-- begin SUPPLIED DATA --

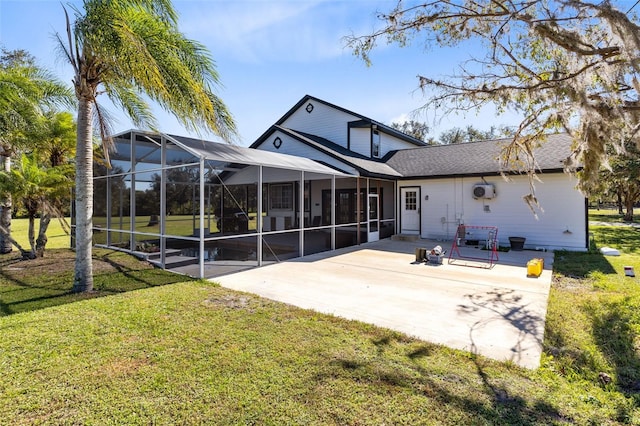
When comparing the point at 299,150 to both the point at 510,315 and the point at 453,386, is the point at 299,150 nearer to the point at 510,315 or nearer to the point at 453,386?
the point at 510,315

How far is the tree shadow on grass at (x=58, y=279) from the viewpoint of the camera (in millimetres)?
5629

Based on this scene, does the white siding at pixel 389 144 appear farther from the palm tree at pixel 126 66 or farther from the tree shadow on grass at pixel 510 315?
the tree shadow on grass at pixel 510 315

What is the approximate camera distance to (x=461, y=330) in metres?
4.46

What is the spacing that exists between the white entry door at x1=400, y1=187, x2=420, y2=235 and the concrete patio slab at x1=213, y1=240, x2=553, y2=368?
4.81 metres

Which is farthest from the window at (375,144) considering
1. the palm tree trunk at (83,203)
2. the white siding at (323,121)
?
the palm tree trunk at (83,203)

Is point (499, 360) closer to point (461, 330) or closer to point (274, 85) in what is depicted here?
point (461, 330)

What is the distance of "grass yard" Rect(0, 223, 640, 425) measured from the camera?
271 cm

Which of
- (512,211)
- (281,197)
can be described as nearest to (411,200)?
(512,211)

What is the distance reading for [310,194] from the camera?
55.7ft

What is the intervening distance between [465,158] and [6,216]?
644 inches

-- end SUPPLIED DATA --

SET TASK: Lay out the data from the line that contains "What is the distance reading" through the end of the data as a two-column CSV with the headers input and output. Put each text with its answer on one row, with every field in double quotes and line breaks turned into spaces.

RESULT OF THIS EXERCISE:
input,output
"What is the distance reading for [310,194] from the camera?","55.7ft"
"What is the intervening distance between [465,158] and [6,216]?","644 inches"